*EXERCISE GOAL*.
Please give back word for word the lines of the material below between the line containing "Bầu cử giữa" and the line containing "Espaguetis con gambas y salsa de soja", inclusive.

*INFORMATION SUPPLIED*.
----------------------------------------

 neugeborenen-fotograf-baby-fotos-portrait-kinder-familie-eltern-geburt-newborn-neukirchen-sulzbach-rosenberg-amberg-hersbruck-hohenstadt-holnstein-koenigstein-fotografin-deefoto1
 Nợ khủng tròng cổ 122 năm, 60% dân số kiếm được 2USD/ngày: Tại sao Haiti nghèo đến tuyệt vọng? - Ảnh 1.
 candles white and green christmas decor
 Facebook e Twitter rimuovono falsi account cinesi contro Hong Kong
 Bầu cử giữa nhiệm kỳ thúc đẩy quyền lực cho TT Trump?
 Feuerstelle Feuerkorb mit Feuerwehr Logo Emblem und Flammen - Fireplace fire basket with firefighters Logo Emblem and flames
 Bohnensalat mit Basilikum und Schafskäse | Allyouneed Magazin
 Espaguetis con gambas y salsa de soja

----------------------------------------

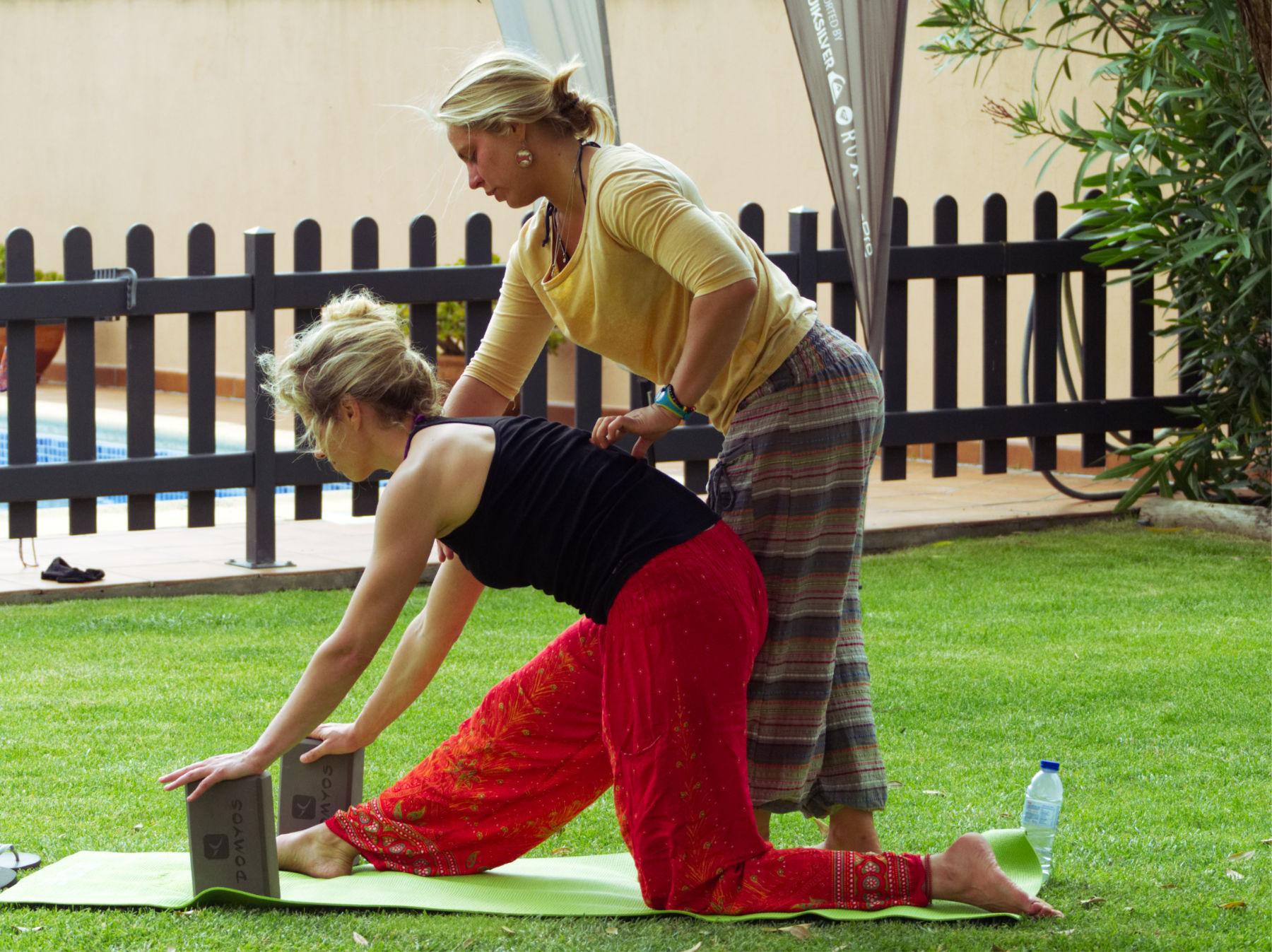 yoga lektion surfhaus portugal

----------------------------------------

*SOLUTION*.
 Bầu cử giữa nhiệm kỳ thúc đẩy quyền lực cho TT Trump?
 Feuerstelle Feuerkorb mit Feuerwehr Logo Emblem und Flammen - Fireplace fire basket with firefighters Logo Emblem and flames
 Bohnensalat mit Basilikum und Schafskäse | Allyouneed Magazin
 Espaguetis con gambas y salsa de soja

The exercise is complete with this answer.